Many of Afghanistan’s booksellers and cultural experts describe the current situation and the decrease of motivation in reading books as a tragedy. The closure of universities across the country by the Taliban, lack of a comprehensive plan by the Ministry of Culture and Information, and cultural and economic poverty are all causes behind this trend.
“Bookselling did not decrease regardless of the changes and transitions that came but only increased,” Mohammad Dawood, a bookseller in Kabul city’s Joy-e Sheer area, a famous market for books, told Alive in Afghanistan during an interview.
Dawood says he cannot even earn enough to support his livelihood and regrets being in this business.
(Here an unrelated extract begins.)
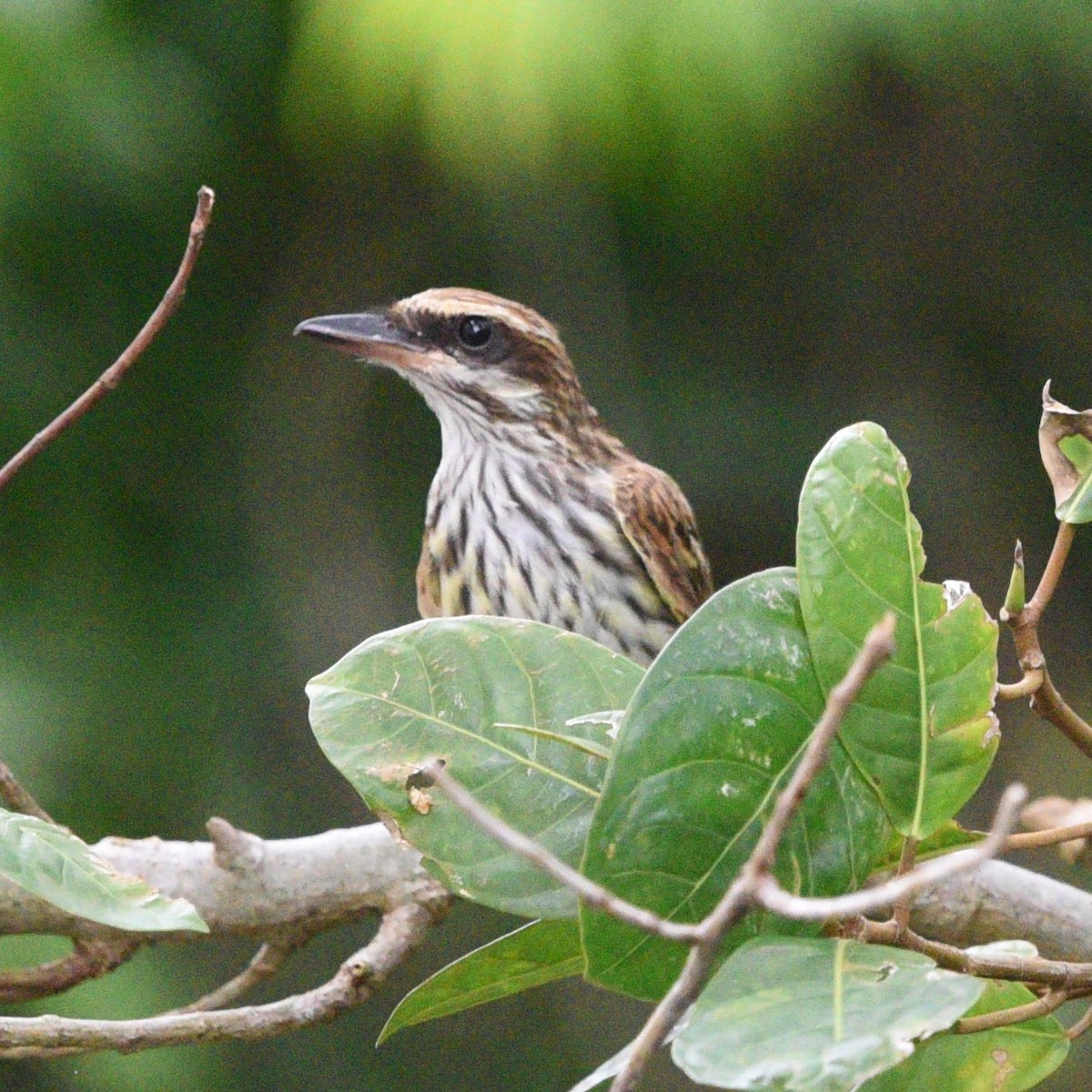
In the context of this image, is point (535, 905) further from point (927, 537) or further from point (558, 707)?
point (927, 537)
“It takes a day, sometimes a week for anyone to buy anything,” Dawood said of his business and the situation the bookstores are in. According to Dawood, and other bookstore owners, people had been buying more books when the Taliban took over Afghanistan the first time.
“History and culture were topics of interest back then,” Dawood said.
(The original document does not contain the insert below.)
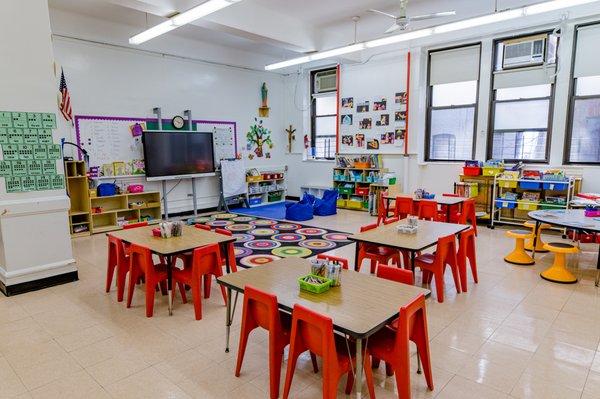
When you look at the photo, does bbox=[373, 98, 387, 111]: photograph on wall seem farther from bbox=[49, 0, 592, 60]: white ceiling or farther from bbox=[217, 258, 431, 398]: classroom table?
bbox=[217, 258, 431, 398]: classroom table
In his opinion the Taliban must open educational institutions so children and the youth can continue education and their business also increases.
Universities across the country remain closed due to the uncertainty of female students. Female students and educators alike have not been allowed to enter universities since the Taliban takeover mid-August this year and girls schools in most provinces remain closed.
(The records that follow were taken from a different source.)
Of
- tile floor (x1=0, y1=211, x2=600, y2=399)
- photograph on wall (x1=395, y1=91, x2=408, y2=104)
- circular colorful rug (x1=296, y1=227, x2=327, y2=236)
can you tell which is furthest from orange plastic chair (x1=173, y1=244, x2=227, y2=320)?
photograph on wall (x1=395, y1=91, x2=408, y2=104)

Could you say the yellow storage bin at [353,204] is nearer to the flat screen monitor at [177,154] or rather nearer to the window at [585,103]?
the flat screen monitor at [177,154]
Due to the decrease in the number of customers Dawood now sells his books for half the price he used to ask. According to him, out of 10 customers, 8 of them want to sell their book collections, and that’s “highly concerning”.
Azizullah, another bookstore owner that specializes in medical books for university students says, “the business was very good, women and men would buy different types of books and there were days we would earn about 40,000 Afghanis ($427).”
That amount has been sliced by more than eighty percent, to maybe 5,000 Afghanis ($53) on a good day. Azizullah adds that since the Taliban takeover of Afghanistan mid-August this year, every business has suffered “because people don’t have money.”
Azizullah has not had any customers today and it’s noon.
Afghanistan’s economic crisis is in a downward spiral following the collapse of its western-backed government. Since the collapse, the country’s assets have been frozen.
“I don’t really have the motivation to read but must do it to write my thesis,” Jawad Joya, a medical student and customer in the market tells Alive in Afghanistan. Mr. Joya is visiting the market to buy a book he must read to complete his thesis.
I spent about two hours in front of a public library (Kabul’s Central Public Library) so I could speak to a visitor but no one came to the library. Although the main gate to the library was open, the door to the building was closed and there was no attendant on duty.
Most libraries like this one do not have any internet access nor a website to notify patrons of their availability, business hours or other information about the facilities and phone lines are scarce.
Dr. Mansoor Mujab, a cultural expert says the Taliban do not have any plan to improve the situation.
Mr. Mujab says although he drafted a “Culture of Reading” plan with 20 clauses and handed it over to the Ministry of Information and Culture, as well as Kabul’s Central Public Library a while ago, “no attention or focus has been given to implement the plan whatsoever.”
Mr. Mujab believes Taliban authorities do not understand their responsibility and do not know where to start.
The Taliban, who fought the US and its allies for 20 years before taking power, must now figure out how to transition from an armed fighting force to a proper government that serves people. So far, that idea looks bleak as the militant group is more focused on policing women and maintaining security in the country, among other issues, than they are about improving other situations in the country.